The thoroughly typical, irritating stereotype about writing that kept being recycled on today's radio program was the usual set of Dysfunctional Writer archetypes. One caller proclaimed that "Great writing comes from miserable people," and the corollary, "Writing is misery." The discussion thereafter revolved around the miseries of being a writer, how you have to be miserable to write anything good, how writing itself makes you miserable, and so forth.
Well, frak that.
At no time did anyone on this radio program have the guts to state the three most important reasons why many writers really, truly, genuinely, actually write:
Because I can.
Because I want to.
Because I feel like it.
Certainly there are other reasons to write. But no other reasons are necessary.
There is no reason why you write except those. It remains a choice. Of course, for some writers, it's a compulsion: they write because they must. There are many reasons for that must, one of the most popular being: "It's as necessary as breathing, and if I don't I go a little crazy." That's a good enough reason, and needs no justification. The choice may be as simple as, I write to scratch that itch, but it's always still a choice. We're not animals determined by genetic fate; because we are conscious creatures, we always have the choice to override our instincts. I choose to write because I can, because I like doing it, and because it fulfills some need to be creative. That need to be creative, of which I have a long and friendly relationship, is the opposite of dysfunctional, and as necessary as breathing. I scratch the itch many ways, by making music, visual art, and by writing. I enjoy scratching the itch, and the itch enjoys being scratched.
Still, the archetype of the Dysfunctional Artist is such a toxic one, yet it keeps getting recycled in popular-culture programs such as this one. One wonders if people really want to subscribe to that idea. Perhaps it's just easier for non-artists to want to believe that "You must suffer for your art." That there's a price to be paid, that the Muses demand blood and sweat. It's certainly the case that even many artists are quick to dismiss as facile even good art that the artists didn't suffer enough about during the creative process.
Today's radio discussion would have been a great deal more thoughtful if the writers tapped as guests had been more seasoned, more secure in their careers and their craft, and had had the guts to not be afraid of offending anyone by saying, "No, wait, that's wrong." Instead of a lot of bland philosophizing based on stereotypes, there might have been a genuine insight.
But then, okay, writing may indeed by misery for you. Fair enough. (Although one wonders why you would keep engaging in doing an activity you know is going to make you miserable. Which leads to deeper questions about why.) But it's not misery for me. And it's not misery for every writer.

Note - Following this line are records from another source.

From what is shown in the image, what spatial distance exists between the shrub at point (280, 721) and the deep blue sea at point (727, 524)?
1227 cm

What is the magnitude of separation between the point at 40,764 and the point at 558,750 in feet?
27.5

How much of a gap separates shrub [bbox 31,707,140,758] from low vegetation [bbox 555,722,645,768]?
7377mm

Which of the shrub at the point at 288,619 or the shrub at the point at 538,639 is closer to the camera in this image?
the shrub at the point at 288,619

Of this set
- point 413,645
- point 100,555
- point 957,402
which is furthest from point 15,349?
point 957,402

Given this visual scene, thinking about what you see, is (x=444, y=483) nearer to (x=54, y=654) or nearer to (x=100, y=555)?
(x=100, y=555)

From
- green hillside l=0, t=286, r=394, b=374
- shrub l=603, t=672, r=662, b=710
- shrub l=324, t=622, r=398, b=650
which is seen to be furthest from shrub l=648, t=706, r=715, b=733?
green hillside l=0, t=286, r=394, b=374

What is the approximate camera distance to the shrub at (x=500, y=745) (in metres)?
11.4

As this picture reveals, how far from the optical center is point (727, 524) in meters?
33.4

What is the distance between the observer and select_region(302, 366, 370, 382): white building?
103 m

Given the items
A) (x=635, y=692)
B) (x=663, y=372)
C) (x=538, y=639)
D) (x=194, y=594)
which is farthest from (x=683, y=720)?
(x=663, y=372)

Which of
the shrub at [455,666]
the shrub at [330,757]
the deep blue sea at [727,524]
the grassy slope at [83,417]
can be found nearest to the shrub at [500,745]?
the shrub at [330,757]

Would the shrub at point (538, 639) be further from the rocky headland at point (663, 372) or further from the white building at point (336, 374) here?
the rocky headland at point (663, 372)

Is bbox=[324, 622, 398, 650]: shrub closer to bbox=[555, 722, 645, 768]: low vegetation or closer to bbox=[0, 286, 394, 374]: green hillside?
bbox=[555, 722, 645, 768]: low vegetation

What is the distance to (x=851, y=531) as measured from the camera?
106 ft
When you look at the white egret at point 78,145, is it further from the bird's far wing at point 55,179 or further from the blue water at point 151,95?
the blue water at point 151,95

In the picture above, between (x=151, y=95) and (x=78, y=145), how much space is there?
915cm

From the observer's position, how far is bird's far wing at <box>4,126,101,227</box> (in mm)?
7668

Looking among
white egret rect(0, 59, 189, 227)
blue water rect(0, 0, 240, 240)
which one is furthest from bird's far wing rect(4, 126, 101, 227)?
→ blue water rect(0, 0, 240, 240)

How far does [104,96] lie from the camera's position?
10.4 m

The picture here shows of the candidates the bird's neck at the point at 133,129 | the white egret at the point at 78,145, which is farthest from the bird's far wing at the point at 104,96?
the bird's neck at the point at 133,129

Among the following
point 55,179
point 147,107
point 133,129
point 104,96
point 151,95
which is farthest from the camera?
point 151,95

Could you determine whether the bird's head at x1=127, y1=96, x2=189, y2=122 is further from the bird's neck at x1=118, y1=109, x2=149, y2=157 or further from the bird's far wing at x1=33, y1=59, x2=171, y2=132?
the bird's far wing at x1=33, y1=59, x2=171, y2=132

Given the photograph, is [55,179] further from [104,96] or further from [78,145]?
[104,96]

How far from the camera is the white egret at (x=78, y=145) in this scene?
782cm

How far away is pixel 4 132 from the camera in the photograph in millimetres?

So if you want to believe that writing is misery, or that you yourself have to be miserable to be a writer, go right ahead. Your beliefs about the creative process will make themselves come true. But don't make the ridiculous error of proclaiming that, just because writing for you is misery, that writing itself is misery, and that all writers must suffer as much as you do.
Sorry, I just can't seem to find it in myself to suffer as much as some might want me to. Not for my art. Not for any reason, really.